- [EXTRACT]
#####

A program may take up many thousands of bytes on disk. However, when
it is executed normally, only the parts of the code actually needed
at the time are loaded into memory. We call these parts
segments.
On most operating systems, swap memory is used as an extension for
RAM and not as a duplication of it. Assuming the operating system you
use is one of those, if there is 128 MB of RAM and a 256 MB swap
partition, there is a total of 384 MB of memory available. However,
the extra (swap) memory should never be taken into consideration when
deciding on the maximum number of processes to be run (we will show
you why in a moment). The swap partition is also known as
swap space or virtual
memory.
The swapping memory can be built from a number of hard disk
partitions and swap files formatted to be used as swap memory. When
more swap memory is required, as long as there is some free disk
space, it can always be extended on demand. (For more information,
see the mkswap and swapon
manpages.)
System memory is quantified in units called
memory
pages. Usually the size of a memory page is
between 1 KB and 8 KB. So if there is 256 MB of RAM installed on the
machine, and the page size is 4 KB, the system has 64,000 main memory
pages to work with, and these pages are fast. If there is a 256-MB
swap partition, the system can use yet another 64,000 memory pages,
but they will be much slower.
When the system is started, all memory pages are available for use by
the programs (processes). Unless a program is really small (in which
case at any one time the entire program will be in memory), the
process running this program uses only a few segments of the program,
each segment mapped onto its own memory page. Therefore, only a few
memory pages are needed—generally fewer than the
program's size might imply.

#####

- [SUPPLIED DATA]

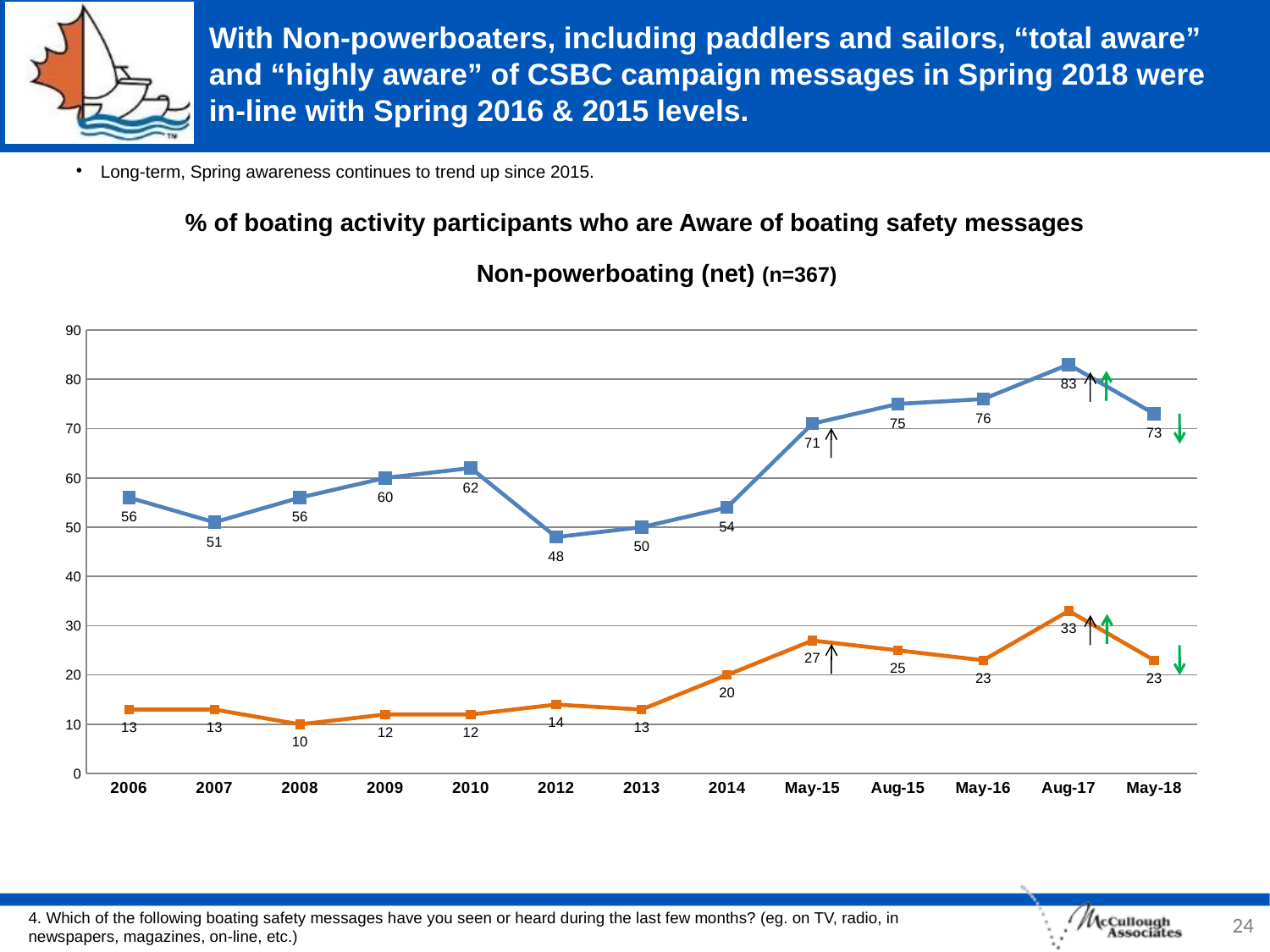
How many time periods are shown on the x axis? 13 What is the difference between the upper (blue) and lower (orange) lines in May-15? 44 In which year does the lower (orange) line have its lowest value? 2008 Which is larger for the upper (blue) line: the value for 2010 or the value for 2014? 2010 What is the value of the upper (blue) line for Aug-17? 83 What type of chart is shown on the slide? Line chart What is the value of the upper (blue) line for 2012? 48 What is the value of the lower (orange) line for May-18? 23 In which period does the upper (blue) line reach its highest value? Aug-17 What is the value of the lower (orange) line for 2014? 20 Does the upper (blue) line rise or fall from 2014 to Aug-17? Rise What is the difference between the upper (blue) line's values for Aug-17 and May-18? 10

#####

- [APPLY WHAT YOU READ]
(a) Answer each question from the text on memory and swap space.
(i) According to the text, how much memory in total is available with 128 MB of RAM and a 256 MB swap partition?
(ii) What two other names does the text give for the swap partition?
(iii) What is the usual size range of a memory page?
(b) Reproduce word for word the stretch of the text on memory and swap space from "System memory is" through "be much slower.".
(c) Carry on the text on memory and swap space from the point where it stops.
The material has no connection to the text on memory and swap space.

- [SOLVED TASKS]
(a)
(i) 384 MB
(ii) Swap space and virtual memory
(iii) Between 1 KB and 8 KB

(b)
System memory is quantified in units called
memory
pages. Usually the size of a memory page is
between 1 KB and 8 KB. So if there is 256 MB of RAM installed on the
machine, and the page size is 4 KB, the system has 64,000 main memory
pages to work with, and these pages are fast. If there is a 256-MB
swap partition, the system can use yet another 64,000 memory pages,
but they will be much slower.

(c)
When a process needs an additional program segment to be loaded into
memory, it asks the system whether the page containing this segment
is already loaded. If the page is not found, an event known as a
"page fault" occurs. This requires
the system to allocate a free memory page, go to the disk, and
finally read and load the requested segment into the allocated memory
page.
If a process needs to bring a new page into physical memory and there
are no free physical pages available, the operating system must make
room for this page by discarding another page from physical memory.
If the page to be discarded from physical memory came from a binary
image or data file and has not been modified, the page does not need
to be saved. Instead, it can be discarded, and if the process needs
that page again it can be brought back into memory from the image or
data file.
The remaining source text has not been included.